The Value of Planning for Infinite-Horizon Model Predictive Control
This addresses the brittleness and computational cost of replanning in robotics control, though it is incremental as it builds on existing MPC and planning methods.
The paper tackles the problem of myopic decisions in Model Predictive Control (MPC) due to short prediction horizons by proposing a method to use intermediate data structures from planners as an approximate value function, resulting in more efficient and resilient behavior for goal-directed robotics tasks like reaching and navigation.

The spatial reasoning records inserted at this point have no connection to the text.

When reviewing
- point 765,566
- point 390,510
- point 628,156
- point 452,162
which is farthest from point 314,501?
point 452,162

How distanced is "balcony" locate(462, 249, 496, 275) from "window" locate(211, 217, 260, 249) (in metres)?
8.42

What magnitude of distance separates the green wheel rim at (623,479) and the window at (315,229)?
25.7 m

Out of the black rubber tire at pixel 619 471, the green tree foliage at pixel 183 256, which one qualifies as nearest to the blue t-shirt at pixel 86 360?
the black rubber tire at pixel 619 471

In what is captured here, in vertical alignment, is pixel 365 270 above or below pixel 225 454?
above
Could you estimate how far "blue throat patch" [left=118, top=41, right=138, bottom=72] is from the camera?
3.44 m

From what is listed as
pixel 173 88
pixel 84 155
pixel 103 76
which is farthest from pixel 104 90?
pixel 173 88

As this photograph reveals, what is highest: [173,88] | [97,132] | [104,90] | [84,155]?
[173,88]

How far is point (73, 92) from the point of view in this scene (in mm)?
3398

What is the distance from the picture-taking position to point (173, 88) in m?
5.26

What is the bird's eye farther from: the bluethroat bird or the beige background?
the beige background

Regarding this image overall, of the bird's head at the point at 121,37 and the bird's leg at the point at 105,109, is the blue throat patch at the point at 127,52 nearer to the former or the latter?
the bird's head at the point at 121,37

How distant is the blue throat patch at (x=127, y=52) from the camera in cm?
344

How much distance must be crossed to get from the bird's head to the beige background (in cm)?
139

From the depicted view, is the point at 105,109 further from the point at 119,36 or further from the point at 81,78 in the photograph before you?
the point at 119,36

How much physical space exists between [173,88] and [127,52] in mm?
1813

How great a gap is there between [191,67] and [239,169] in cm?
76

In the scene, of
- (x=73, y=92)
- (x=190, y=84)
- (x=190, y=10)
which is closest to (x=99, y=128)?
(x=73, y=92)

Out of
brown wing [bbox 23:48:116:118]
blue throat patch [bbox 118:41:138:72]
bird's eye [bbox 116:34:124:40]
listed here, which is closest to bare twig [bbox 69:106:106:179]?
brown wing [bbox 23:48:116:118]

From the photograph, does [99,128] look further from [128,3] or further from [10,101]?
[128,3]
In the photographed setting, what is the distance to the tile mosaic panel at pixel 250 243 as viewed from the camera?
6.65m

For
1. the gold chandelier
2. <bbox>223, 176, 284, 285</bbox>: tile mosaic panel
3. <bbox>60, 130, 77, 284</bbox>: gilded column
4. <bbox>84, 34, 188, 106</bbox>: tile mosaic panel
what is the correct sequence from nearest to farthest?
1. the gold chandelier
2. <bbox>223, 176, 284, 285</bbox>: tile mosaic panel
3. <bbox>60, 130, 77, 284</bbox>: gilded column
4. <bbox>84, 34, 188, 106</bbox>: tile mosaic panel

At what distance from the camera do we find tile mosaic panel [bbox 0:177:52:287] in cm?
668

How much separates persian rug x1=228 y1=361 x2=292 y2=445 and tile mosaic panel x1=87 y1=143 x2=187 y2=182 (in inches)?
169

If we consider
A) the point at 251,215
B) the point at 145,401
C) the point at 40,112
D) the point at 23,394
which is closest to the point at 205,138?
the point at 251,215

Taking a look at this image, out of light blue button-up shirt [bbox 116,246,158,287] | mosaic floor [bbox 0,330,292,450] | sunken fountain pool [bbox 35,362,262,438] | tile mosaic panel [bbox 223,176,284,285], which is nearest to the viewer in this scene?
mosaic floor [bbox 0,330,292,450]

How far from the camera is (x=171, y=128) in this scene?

Model Predictive Control (MPC) is a classic tool for optimal control of complex, real-world systems. Although it has been successfully applied to a wide range of challenging tasks in robotics, it is fundamentally limited by the prediction horizon, which, if too short, will result in myopic decisions. Recently, several papers have suggested using a learned value function as the terminal cost for MPC. If the value function is accurate, it effectively allows MPC to reason over an infinite horizon. Unfortunately, Reinforcement Learning (RL) solutions to value function approximation can be difficult to realize for robotics tasks. In this paper, we suggest a more efficient method for value function approximation that applies to goal-directed problems, like reaching and navigation. In these problems, MPC is often formulated to track a path or trajectory returned by a planner. However, this strategy is brittle in that unexpected perturbations to the robot will require replanning, which can be costly at runtime. Instead, we show how the intermediate data structures used by modern planners can be interpreted as an approximate value function. We show that that this value function can be used by MPC directly, resulting in more efficient and resilient behavior at runtime.